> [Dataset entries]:
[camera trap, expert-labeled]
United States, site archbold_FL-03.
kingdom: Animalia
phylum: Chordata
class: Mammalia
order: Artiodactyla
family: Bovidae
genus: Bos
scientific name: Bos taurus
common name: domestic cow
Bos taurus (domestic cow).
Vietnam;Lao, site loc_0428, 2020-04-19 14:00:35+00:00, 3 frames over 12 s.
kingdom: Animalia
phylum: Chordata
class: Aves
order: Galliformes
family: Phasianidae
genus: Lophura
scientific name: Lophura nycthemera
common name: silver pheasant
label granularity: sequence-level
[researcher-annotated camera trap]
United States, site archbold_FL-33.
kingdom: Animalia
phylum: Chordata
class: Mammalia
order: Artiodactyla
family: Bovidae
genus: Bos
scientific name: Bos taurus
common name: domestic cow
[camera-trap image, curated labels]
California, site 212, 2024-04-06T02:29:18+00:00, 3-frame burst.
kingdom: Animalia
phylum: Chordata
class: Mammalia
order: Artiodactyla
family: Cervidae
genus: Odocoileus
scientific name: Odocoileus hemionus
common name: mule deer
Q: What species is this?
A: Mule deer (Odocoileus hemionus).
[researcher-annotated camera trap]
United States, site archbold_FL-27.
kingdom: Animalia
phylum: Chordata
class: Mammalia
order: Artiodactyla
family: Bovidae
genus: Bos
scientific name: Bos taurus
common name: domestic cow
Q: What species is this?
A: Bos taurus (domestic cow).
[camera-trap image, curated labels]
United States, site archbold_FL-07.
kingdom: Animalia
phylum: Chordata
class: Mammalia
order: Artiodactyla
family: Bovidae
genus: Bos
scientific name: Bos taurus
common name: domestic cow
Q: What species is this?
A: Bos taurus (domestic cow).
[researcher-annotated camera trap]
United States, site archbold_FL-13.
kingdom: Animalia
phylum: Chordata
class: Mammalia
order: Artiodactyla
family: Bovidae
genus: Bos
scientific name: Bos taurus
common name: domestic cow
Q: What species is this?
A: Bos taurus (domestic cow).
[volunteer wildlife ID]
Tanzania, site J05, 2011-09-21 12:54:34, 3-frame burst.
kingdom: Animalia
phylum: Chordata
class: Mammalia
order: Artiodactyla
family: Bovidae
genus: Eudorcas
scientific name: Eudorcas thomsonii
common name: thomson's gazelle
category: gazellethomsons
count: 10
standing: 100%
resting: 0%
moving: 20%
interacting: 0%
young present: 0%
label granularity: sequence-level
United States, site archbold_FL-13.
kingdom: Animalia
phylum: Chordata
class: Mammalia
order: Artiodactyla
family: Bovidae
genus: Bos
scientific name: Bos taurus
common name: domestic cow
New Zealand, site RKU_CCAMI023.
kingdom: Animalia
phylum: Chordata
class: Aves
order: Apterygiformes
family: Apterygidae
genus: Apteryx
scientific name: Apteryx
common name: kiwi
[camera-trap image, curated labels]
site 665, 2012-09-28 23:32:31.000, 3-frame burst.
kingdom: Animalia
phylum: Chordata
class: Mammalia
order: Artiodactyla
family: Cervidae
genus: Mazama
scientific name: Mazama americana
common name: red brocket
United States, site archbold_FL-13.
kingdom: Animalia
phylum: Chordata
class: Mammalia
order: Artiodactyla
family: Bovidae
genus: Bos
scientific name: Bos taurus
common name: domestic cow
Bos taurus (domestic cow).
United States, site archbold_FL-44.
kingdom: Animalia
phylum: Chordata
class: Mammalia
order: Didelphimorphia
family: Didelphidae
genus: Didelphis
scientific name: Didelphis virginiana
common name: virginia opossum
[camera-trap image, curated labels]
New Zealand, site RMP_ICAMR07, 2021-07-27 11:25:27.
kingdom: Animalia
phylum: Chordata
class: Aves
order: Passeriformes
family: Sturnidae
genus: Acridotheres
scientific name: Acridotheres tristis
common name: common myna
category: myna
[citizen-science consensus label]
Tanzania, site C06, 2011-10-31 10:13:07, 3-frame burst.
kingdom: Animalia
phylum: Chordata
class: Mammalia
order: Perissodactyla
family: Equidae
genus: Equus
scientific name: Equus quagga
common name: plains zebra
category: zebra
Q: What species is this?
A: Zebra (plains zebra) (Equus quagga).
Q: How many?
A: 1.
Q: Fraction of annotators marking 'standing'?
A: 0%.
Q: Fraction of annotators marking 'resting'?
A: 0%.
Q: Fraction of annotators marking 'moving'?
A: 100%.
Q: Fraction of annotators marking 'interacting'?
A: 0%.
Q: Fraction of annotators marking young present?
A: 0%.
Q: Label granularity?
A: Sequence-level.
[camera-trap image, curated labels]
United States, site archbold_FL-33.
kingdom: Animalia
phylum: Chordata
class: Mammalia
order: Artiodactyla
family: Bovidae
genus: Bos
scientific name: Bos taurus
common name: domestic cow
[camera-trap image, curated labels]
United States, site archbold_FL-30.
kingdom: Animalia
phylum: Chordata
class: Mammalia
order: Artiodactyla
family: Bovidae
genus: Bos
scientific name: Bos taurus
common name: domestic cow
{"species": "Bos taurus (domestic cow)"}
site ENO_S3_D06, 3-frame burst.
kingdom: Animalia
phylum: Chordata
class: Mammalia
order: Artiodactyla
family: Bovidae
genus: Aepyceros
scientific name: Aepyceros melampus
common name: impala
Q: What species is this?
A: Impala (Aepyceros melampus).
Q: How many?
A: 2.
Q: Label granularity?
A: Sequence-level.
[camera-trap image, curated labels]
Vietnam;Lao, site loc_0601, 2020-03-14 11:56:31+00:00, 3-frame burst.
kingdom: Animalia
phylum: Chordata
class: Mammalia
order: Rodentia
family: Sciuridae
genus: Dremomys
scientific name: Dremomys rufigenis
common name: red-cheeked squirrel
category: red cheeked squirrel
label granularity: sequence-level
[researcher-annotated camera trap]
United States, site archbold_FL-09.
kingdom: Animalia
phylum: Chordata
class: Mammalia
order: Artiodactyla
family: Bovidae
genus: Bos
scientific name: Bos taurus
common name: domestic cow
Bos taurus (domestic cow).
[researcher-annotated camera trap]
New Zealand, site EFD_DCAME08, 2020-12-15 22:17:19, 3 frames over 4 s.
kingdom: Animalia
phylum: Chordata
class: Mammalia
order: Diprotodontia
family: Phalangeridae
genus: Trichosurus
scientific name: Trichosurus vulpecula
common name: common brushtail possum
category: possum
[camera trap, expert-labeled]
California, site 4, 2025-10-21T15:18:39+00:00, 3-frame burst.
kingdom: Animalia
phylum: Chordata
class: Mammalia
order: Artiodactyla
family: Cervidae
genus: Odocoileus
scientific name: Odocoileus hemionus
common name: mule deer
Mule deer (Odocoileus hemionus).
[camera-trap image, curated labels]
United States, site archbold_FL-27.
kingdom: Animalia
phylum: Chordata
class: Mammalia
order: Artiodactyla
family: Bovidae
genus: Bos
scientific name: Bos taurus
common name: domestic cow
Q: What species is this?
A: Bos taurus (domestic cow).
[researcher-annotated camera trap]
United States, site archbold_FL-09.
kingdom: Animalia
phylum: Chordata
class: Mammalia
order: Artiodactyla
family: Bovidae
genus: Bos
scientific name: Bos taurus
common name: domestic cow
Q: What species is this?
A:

> [Problem to solve]:
All entries above are to be transcribed verbatim.

> [Response to this exercise]:
[camera trap, expert-labeled]
United States, site archbold_FL-03.
kingdom: Animalia
phylum: Chordata
class: Mammalia
order: Artiodactyla
family: Bovidae
genus: Bos
scientific name: Bos taurus
common name: domestic cow
Bos taurus (domestic cow).
Vietnam;Lao, site loc_0428, 2020-04-19 14:00:35+00:00, 3 frames over 12 s.
kingdom: Animalia
phylum: Chordata
class: Aves
order: Galliformes
family: Phasianidae
genus: Lophura
scientific name: Lophura nycthemera
common name: silver pheasant
label granularity: sequence-level
[researcher-annotated camera trap]
United States, site archbold_FL-33.
kingdom: Animalia
phylum: Chordata
class: Mammalia
order: Artiodactyla
family: Bovidae
genus: Bos
scientific name: Bos taurus
common name: domestic cow
[camera-trap image, curated labels]
California, site 212, 2024-04-06T02:29:18+00:00, 3-frame burst.
kingdom: Animalia
phylum: Chordata
class: Mammalia
order: Artiodactyla
family: Cervidae
genus: Odocoileus
scientific name: Odocoileus hemionus
common name: mule deer
Q: What species is this?
A: Mule deer (Odocoileus hemionus).
[researcher-annotated camera trap]
United States, site archbold_FL-27.
kingdom: Animalia
phylum: Chordata
class: Mammalia
order: Artiodactyla
family: Bovidae
genus: Bos
scientific name: Bos taurus
common name: domestic cow
Q: What species is this?
A: Bos taurus (domestic cow).
[camera-trap image, curated labels]
United States, site archbold_FL-07.
kingdom: Animalia
phylum: Chordata
class: Mammalia
order: Artiodactyla
family: Bovidae
genus: Bos
scientific name: Bos taurus
common name: domestic cow
Q: What species is this?
A: Bos taurus (domestic cow).
[researcher-annotated camera trap]
United States, site archbold_FL-13.
kingdom: Animalia
phylum: Chordata
class: Mammalia
order: Artiodactyla
family: Bovidae
genus: Bos
scientific name: Bos taurus
common name: domestic cow
Q: What species is this?
A: Bos taurus (domestic cow).
[volunteer wildlife ID]
Tanzania, site J05, 2011-09-21 12:54:34, 3-frame burst.
kingdom: Animalia
phylum: Chordata
class: Mammalia
order: Artiodactyla
family: Bovidae
genus: Eudorcas
scientific name: Eudorcas thomsonii
common name: thomson's gazelle
category: gazellethomsons
count: 10
standing: 100%
resting: 0%
moving: 20%
interacting: 0%
young present: 0%
label granularity: sequence-level
United States, site archbold_FL-13.
kingdom: Animalia
phylum: Chordata
class: Mammalia
order: Artiodactyla
family: Bovidae
genus: Bos
scientific name: Bos taurus
common name: domestic cow
New Zealand, site RKU_CCAMI023.
kingdom: Animalia
phylum: Chordata
class: Aves
order: Apterygiformes
family: Apterygidae
genus: Apteryx
scientific name: Apteryx
common name: kiwi
[camera-trap image, curated labels]
site 665, 2012-09-28 23:32:31.000, 3-frame burst.
kingdom: Animalia
phylum: Chordata
class: Mammalia
order: Artiodactyla
family: Cervidae
genus: Mazama
scientific name: Mazama americana
common name: red brocket
United States, site archbold_FL-13.
kingdom: Animalia
phylum: Chordata
class: Mammalia
order: Artiodactyla
family: Bovidae
genus: Bos
scientific name: Bos taurus
common name: domestic cow
Bos taurus (domestic cow).
United States, site archbold_FL-44.
kingdom: Animalia
phylum: Chordata
class: Mammalia
order: Didelphimorphia
family: Didelphidae
genus: Didelphis
scientific name: Didelphis virginiana
common name: virginia opossum
[camera-trap image, curated labels]
New Zealand, site RMP_ICAMR07, 2021-07-27 11:25:27.
kingdom: Animalia
phylum: Chordata
class: Aves
order: Passeriformes
family: Sturnidae
genus: Acridotheres
scientific name: Acridotheres tristis
common name: common myna
category: myna
[citizen-science consensus label]
Tanzania, site C06, 2011-10-31 10:13:07, 3-frame burst.
kingdom: Animalia
phylum: Chordata
class: Mammalia
order: Perissodactyla
family: Equidae
genus: Equus
scientific name: Equus quagga
common name: plains zebra
category: zebra
Q: What species is this?
A: Zebra (plains zebra) (Equus quagga).
Q: How many?
A: 1.
Q: Fraction of annotators marking 'standing'?
A: 0%.
Q: Fraction of annotators marking 'resting'?
A: 0%.
Q: Fraction of annotators marking 'moving'?
A: 100%.
Q: Fraction of annotators marking 'interacting'?
A: 0%.
Q: Fraction of annotators marking young present?
A: 0%.
Q: Label granularity?
A: Sequence-level.
[camera-trap image, curated labels]
United States, site archbold_FL-33.
kingdom: Animalia
phylum: Chordata
class: Mammalia
order: Artiodactyla
family: Bovidae
genus: Bos
scientific name: Bos taurus
common name: domestic cow
[camera-trap image, curated labels]
United States, site archbold_FL-30.
kingdom: Animalia
phylum: Chordata
class: Mammalia
order: Artiodactyla
family: Bovidae
genus: Bos
scientific name: Bos taurus
common name: domestic cow
{"species": "Bos taurus (domestic cow)"}
site ENO_S3_D06, 3-frame burst.
kingdom: Animalia
phylum: Chordata
class: Mammalia
order: Artiodactyla
family: Bovidae
genus: Aepyceros
scientific name: Aepyceros melampus
common name: impala
Q: What species is this?
A: Impala (Aepyceros melampus).
Q: How many?
A: 2.
Q: Label granularity?
A: Sequence-level.
[camera-trap image, curated labels]
Vietnam;Lao, site loc_0601, 2020-03-14 11:56:31+00:00, 3-frame burst.
kingdom: Animalia
phylum: Chordata
class: Mammalia
order: Rodentia
family: Sciuridae
genus: Dremomys
scientific name: Dremomys rufigenis
common name: red-cheeked squirrel
category: red cheeked squirrel
label granularity: sequence-level
[researcher-annotated camera trap]
United States, site archbold_FL-09.
kingdom: Animalia
phylum: Chordata
class: Mammalia
order: Artiodactyla
family: Bovidae
genus: Bos
scientific name: Bos taurus
common name: domestic cow
Bos taurus (domestic cow).
[researcher-annotated camera trap]
New Zealand, site EFD_DCAME08, 2020-12-15 22:17:19, 3 frames over 4 s.
kingdom: Animalia
phylum: Chordata
class: Mammalia
order: Diprotodontia
family: Phalangeridae
genus: Trichosurus
scientific name: Trichosurus vulpecula
common name: common brushtail possum
category: possum
[camera trap, expert-labeled]
California, site 4, 2025-10-21T15:18:39+00:00, 3-frame burst.
kingdom: Animalia
phylum: Chordata
class: Mammalia
order: Artiodactyla
family: Cervidae
genus: Odocoileus
scientific name: Odocoileus hemionus
common name: mule deer
Mule deer (Odocoileus hemionus).
[camera-trap image, curated labels]
United States, site archbold_FL-27.
kingdom: Animalia
phylum: Chordata
class: Mammalia
order: Artiodactyla
family: Bovidae
genus: Bos
scientific name: Bos taurus
common name: domestic cow
Q: What species is this?
A: Bos taurus (domestic cow).
[researcher-annotated camera trap]
United States, site archbold_FL-09.
kingdom: Animalia
phylum: Chordata
class: Mammalia
order: Artiodactyla
family: Bovidae
genus: Bos
scientific name: Bos taurus
common name: domestic cow
Q: What species is this?
A:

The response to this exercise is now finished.